- Record extracts -
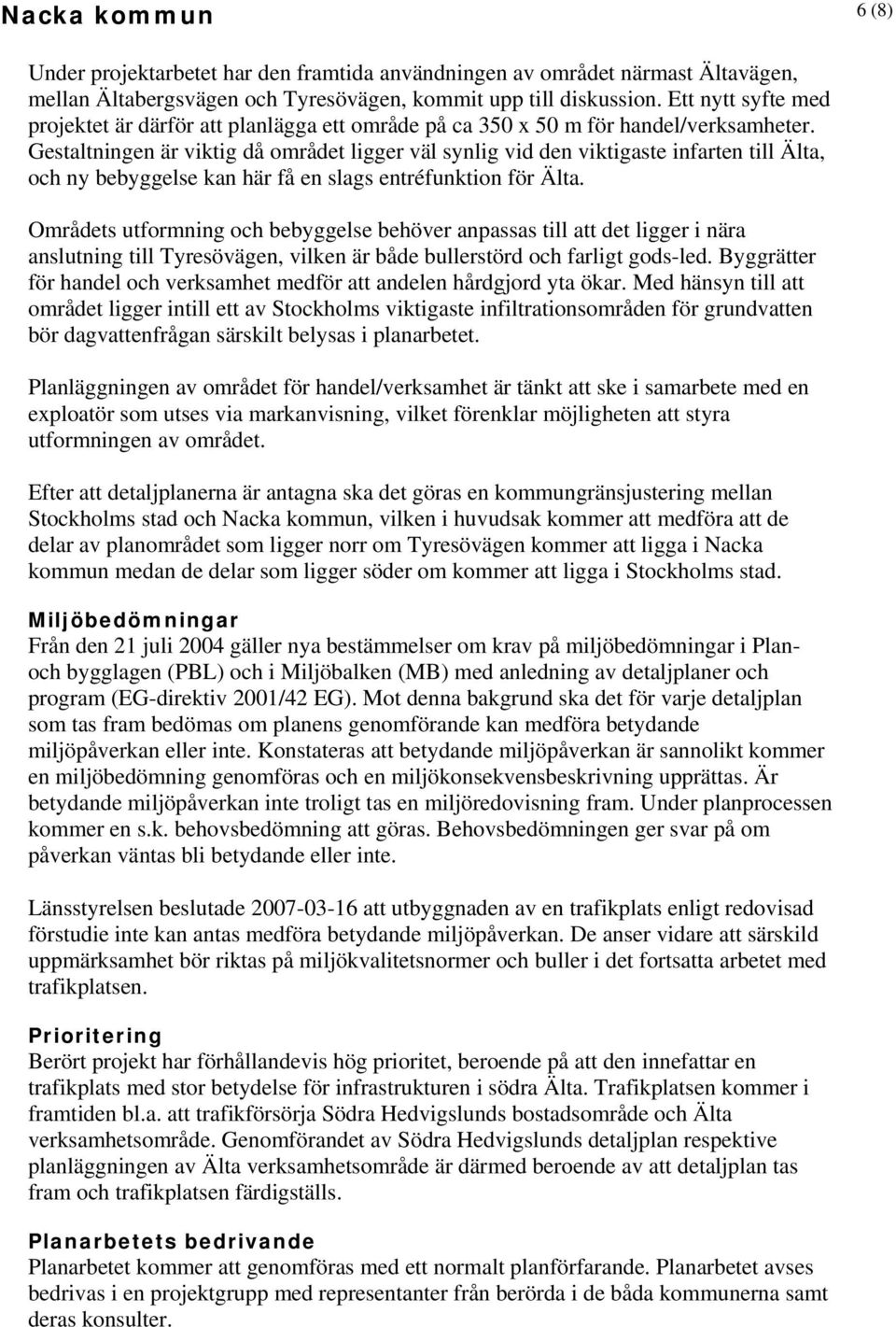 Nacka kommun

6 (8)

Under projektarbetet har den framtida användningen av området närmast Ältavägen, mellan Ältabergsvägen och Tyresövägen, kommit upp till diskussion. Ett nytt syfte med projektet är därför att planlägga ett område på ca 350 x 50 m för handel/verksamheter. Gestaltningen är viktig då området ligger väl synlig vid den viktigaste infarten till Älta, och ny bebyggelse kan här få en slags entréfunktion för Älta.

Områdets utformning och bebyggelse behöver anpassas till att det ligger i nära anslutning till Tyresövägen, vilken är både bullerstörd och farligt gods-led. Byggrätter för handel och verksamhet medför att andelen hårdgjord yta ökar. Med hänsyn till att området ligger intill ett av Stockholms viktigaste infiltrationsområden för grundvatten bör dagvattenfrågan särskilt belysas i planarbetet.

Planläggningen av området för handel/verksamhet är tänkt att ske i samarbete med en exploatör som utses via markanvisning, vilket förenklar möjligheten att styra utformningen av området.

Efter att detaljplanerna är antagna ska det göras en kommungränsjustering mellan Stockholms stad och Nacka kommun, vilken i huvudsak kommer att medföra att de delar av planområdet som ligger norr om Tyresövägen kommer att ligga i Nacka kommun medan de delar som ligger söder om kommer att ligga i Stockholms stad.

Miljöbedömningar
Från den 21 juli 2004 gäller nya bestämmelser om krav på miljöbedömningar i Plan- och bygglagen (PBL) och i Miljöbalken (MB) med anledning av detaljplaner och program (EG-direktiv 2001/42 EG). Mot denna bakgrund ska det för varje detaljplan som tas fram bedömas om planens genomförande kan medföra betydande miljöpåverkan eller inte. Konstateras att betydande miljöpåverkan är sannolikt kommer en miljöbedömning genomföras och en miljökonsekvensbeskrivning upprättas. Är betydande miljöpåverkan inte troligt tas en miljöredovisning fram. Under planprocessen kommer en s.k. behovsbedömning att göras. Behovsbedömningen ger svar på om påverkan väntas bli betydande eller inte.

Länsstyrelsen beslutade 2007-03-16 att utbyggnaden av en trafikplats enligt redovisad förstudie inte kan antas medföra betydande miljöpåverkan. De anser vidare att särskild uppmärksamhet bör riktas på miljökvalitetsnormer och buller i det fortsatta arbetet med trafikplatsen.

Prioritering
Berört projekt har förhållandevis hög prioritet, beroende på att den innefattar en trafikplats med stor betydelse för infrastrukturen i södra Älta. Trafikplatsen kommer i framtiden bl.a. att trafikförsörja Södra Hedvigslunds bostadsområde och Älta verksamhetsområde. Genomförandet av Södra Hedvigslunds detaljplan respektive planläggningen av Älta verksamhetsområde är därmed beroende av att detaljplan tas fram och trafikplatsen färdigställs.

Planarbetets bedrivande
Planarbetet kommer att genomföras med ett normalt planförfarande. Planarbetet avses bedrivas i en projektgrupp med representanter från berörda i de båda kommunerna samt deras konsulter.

---

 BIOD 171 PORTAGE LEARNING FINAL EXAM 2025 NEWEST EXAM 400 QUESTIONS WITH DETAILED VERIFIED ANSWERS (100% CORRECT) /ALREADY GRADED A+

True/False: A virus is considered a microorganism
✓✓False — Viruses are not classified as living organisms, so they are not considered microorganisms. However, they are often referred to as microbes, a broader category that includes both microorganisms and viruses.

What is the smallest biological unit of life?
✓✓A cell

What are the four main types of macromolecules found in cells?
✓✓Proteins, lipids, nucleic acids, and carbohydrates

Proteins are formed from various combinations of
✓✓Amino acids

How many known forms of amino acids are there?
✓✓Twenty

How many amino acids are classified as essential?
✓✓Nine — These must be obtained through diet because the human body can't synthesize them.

- Prompt -
From the listing above, return each line with the word "Proteins".

- Reply to the exercise -
✓✓Proteins, lipids, nucleic acids, and carbohydrates
Proteins are formed from various combinations of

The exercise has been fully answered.